REQUIRED ACTIONS →
#1 Can you retype, word for word, the stretch of the recommendations API page that opens with the words "Consume Recommendations¶" and closes with "or http://localhost:8000 locally)."?
#2 Could you carry on writing the recommendations API documentation from the point where it stops?

Consume Recommendations¶
Read recommendations and search from the AI Engine API. Point the UI at the API base (the same
tunnel host, or http://localhost:8000 locally).
Recommendations¶
const res = await fetch(`${API}/api/recommend?user_id=${userId}&limit=10`);
const { result } = await res.json();
// result.strategy is "warm" or "cold"; result.filter echoes the filter you sent
result.items.forEach(it => {
render({
id: it.id,
title: it.content?.title,
score: it.relevance_score,
why: it.breakdown // {semantic: 0.41, tag: 0.33} -> explanation
});
});
Response shape (the payload is wrapped in result):
{
"result": {
"user_id": "u1",
"strategy": "warm",
"filter": null,
"items": [
{ "id": "842", "rank": 1, "relevance_score": 0.74, "role": "target",
"breakdown": { "semantic": 0.41, "tag": 0.33 },
"content": { "id": "842", "title": "...", "content_type": "text_item" } }
],
"diagnostics": {}
}
}
Each item carries a breakdown you can surface as a "why this" cue (see
Explainability) and a role (target or distractor).
Query parameters¶
| Param | Purpose |
|---|---|
user_id |
required, the visitor id |
limit |
cap the number of items (1 to 50) |
filter |
restrict candidates to a single tag, for example a location: filter=AiARLocationBarrack3 |
include_content |
false returns a compact result (ids and scores only, no content) |
// Filter recommendations to a location/tag
fetch(`${API}/api/recommend?user_id=${userId}&filter=AiARLocationBarrack3&limit=10`);
Test without events
POST /api/recommend/preview recommends from a hand-authored user model (tag affinity,
liked items, demographics) without sending any events. Handy for trying the engine or for
LLM evaluation. Same filter and include_content options apply.

DATA →
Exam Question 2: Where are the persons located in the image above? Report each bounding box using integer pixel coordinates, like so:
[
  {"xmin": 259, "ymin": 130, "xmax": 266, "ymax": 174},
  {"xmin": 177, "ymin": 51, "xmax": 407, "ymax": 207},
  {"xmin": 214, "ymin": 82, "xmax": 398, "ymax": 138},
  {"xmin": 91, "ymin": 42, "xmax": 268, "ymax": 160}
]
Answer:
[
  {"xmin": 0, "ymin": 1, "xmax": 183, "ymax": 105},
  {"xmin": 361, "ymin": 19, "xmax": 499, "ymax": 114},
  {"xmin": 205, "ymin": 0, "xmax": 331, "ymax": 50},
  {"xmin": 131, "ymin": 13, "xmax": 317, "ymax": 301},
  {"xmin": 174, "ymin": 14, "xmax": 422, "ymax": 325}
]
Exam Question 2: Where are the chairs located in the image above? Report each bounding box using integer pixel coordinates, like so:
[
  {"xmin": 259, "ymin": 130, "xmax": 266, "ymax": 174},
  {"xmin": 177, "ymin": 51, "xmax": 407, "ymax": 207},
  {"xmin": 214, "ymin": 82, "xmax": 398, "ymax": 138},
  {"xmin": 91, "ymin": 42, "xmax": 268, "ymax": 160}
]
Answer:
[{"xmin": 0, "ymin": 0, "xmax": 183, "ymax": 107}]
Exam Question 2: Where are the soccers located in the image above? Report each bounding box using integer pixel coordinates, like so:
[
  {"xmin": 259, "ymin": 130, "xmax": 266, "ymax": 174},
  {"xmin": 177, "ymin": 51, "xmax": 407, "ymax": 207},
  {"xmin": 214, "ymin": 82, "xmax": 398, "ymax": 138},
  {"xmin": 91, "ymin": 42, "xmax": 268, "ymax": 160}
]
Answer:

PER-TASK ANSWERS →
#1
Consume Recommendations¶
Read recommendations and search from the AI Engine API. Point the UI at the API base (the same
tunnel host, or http://localhost:8000 locally).

#2
Search and narrative¶
// Semantic search
const s = await (await fetch(`${API}/api/search?q=${encodeURIComponent(q)}`)).json();
s.result.forEach(item => render(item)); // item.score, item.highlight, item.title
// Geo search
fetch(`${API}/api/search/geo?lat=52.7579&lon=9.9048&radius_meters=2000`);
// Narrative from a set of items
fetch(`${API}/api/narrative`, {
method: "POST",
headers: { "Content-Type": "application/json" },
body: JSON.stringify({ items: selectedItems })
});
Inspect the user model (debug)¶
fetch(`${API}/api/usermodel?user_id=${userId}`); // positives, negatives, tag_affinity, taste_vector
Full request/response detail with a try-it console: the interactive AI Engine API.
CORS
The API allows all origins by default (demo posture). For production, restrict it to your UI origin. See Cloud and production.